■ PASSAGE PROVIDED ■

#####

1. Introduction: What's wrong with contemporary rehabilitation and why do we want to change it?

2. Reimagining social control and support: Current realities, dystopian futures?

3. Reimagining the rehabilitative journey: Personal rehabilitation

4. Reimagining the legal and sentencing framework: Judicial rehabilitation

5. Reimagining practice cultures and values: Moral rehabilitation

6. Reimagining civil society and community engagement: Social rehabilitation

7. Conclusion: Beyond the personal - reimagining something better, fairer and more effective?


About the Author

Lol Burke is Professor in Criminal Justice at Liverpool John Moore's University and specialises in the areas of probation research, policy and practice. He has a particular interest in the way that occupational culture acts out in probation settings and resettlement provision for released prisoners. As a former probation practitioner, he has considerable experience working in both community and custodial settings. Steve Collett worked for three North West probation areas across four decades, retiring from the Cheshire Probation Trust in December 2010 after ten years as its chief officer. He is an Honorary Fellow within the Department of Sociology, Social Policy and Criminology at Liverpool University, an Honorary Reader in Criminology within the School of Law at Manchester University, and an Honorary Fellow of Liverpool John Moores University. Fergus McNeill is Professor of Criminology and Social Work at the University of Glasgow where he works in the Scottish Centre for Crime and Justice Research and in Sociology. Prior to becoming an academic in 1998, Fergus worked for a number of years in residential drug rehabilitation and as a criminal justice social worker.

#####

■ Dataset records ■
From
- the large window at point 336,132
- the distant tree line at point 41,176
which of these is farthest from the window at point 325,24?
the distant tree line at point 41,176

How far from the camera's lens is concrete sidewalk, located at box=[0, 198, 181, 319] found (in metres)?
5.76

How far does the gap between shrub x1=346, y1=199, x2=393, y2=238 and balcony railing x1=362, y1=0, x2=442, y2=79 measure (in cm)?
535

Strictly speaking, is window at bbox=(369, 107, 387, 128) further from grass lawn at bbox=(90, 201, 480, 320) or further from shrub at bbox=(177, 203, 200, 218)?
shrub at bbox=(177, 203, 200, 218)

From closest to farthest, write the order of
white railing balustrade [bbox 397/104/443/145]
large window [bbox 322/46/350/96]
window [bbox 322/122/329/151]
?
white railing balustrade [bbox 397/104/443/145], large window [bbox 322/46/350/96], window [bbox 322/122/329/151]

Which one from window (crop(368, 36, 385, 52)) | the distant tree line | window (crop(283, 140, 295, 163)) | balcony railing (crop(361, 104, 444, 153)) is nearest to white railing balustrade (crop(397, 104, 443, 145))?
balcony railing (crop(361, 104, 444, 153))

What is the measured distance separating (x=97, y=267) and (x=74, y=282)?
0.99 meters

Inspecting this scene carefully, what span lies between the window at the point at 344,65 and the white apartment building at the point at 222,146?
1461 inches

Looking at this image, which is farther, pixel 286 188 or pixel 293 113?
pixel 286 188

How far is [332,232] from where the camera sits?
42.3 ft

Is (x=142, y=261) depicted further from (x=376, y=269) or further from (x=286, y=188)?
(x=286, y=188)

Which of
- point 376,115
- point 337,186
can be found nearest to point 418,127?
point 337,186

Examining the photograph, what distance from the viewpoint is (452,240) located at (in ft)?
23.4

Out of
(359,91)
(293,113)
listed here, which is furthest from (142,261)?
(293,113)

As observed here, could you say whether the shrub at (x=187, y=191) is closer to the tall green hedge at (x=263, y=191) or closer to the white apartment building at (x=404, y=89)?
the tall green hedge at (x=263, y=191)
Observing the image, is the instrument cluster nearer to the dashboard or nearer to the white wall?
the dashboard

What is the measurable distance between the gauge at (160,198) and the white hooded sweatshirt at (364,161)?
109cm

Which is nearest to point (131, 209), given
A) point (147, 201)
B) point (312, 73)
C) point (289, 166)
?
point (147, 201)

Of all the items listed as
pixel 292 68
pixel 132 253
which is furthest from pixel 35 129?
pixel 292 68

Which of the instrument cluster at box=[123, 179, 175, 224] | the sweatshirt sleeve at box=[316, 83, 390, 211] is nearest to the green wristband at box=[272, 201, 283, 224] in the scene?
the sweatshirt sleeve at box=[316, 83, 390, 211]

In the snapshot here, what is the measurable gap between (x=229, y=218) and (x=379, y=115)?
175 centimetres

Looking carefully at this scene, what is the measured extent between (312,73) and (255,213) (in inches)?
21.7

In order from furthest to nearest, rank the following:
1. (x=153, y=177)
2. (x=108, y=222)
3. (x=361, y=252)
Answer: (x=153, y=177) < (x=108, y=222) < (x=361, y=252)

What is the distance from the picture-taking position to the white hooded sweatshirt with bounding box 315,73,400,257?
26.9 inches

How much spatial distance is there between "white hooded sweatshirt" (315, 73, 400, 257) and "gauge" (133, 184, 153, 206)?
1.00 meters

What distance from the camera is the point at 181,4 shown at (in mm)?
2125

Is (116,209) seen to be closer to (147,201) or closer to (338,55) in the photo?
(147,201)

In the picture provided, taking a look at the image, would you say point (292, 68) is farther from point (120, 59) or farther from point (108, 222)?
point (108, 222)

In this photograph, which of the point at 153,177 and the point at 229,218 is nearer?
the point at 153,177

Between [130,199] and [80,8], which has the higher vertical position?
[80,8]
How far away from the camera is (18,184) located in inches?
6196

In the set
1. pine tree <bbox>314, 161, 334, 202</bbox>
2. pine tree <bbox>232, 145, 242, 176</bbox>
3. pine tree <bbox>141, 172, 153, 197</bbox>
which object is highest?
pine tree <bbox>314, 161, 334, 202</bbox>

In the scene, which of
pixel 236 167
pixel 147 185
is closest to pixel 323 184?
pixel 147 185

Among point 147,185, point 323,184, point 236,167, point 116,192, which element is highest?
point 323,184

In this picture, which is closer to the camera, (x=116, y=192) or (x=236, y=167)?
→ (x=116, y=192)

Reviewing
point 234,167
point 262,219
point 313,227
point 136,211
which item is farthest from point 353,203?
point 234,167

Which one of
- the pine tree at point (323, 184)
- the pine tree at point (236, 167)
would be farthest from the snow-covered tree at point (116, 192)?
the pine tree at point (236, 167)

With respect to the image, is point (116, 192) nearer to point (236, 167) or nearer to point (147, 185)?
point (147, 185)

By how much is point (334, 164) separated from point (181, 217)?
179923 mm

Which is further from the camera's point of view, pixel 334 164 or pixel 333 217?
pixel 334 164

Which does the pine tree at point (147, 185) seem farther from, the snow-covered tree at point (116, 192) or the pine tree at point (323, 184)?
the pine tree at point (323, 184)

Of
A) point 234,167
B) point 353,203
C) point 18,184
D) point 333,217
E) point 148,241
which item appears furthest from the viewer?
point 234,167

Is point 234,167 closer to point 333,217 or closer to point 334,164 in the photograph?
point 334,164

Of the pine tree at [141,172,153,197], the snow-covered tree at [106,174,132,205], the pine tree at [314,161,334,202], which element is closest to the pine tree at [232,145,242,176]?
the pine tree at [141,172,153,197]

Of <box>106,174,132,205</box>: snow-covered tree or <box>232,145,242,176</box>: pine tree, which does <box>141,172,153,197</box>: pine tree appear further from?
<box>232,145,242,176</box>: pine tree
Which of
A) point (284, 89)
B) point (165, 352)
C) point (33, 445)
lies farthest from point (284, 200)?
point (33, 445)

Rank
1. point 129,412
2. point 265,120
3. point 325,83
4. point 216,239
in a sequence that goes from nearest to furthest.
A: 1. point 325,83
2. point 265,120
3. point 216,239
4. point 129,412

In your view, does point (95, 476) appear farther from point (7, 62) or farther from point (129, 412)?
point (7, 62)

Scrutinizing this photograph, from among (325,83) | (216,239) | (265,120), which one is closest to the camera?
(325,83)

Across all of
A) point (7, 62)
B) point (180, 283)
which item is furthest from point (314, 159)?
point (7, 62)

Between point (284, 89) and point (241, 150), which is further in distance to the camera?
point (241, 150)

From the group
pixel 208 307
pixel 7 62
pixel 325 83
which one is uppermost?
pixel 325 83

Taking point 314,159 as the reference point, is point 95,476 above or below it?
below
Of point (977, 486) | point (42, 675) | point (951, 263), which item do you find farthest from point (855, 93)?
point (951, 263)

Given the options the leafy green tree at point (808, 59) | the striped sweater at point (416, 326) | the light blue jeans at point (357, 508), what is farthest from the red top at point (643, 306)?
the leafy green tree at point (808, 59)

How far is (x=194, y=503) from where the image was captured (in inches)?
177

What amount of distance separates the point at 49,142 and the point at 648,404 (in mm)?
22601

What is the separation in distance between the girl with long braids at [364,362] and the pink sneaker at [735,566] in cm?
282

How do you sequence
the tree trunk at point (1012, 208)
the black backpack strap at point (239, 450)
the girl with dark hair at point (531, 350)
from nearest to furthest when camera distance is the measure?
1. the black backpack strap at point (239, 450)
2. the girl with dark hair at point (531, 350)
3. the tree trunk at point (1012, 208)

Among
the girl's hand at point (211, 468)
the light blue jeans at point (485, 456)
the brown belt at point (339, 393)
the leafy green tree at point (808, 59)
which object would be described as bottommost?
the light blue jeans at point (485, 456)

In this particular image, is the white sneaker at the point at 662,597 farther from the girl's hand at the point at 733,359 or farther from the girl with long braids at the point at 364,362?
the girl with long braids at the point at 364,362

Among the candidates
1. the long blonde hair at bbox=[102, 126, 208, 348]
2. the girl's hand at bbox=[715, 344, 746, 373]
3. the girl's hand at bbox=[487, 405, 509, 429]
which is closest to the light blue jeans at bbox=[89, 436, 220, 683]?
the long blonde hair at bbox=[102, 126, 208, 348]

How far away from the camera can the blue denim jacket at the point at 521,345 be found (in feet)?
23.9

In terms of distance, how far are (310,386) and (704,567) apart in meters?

#####

■ SET PROBLEM 1 ■
Repeat the part of the rehabilitation text starting at "6. Reimagining civil" and ending at "and more effective?".
■ SET PROBLEM 2 ■
Decide whether each statement agrees with the rehabilitation text, answering yes or no and quoting the words that decide it: (a) Lol Burke once worked as a probation practitioner. (b) Steve Collett retired from the Cheshire Probation Trust in December 2012. (c) Fergus McNeill became an academic in 2001.
The items placed after the rehabilitation text were taken from a separate source.

■ RIGHT ANSWER 1 ■
6. Reimagining civil society and community engagement: Social rehabilitation

7. Conclusion: Beyond the personal - reimagining something better, fairer and more effective?

■ RIGHT ANSWER 2 ■
(a) Yes: "As a former probation practitioner, he has considerable experience working in both community and custodial settings."
(b) No: "retiring from the Cheshire Probation Trust in December 2010"
(c) No: "Prior to becoming an academic in 1998"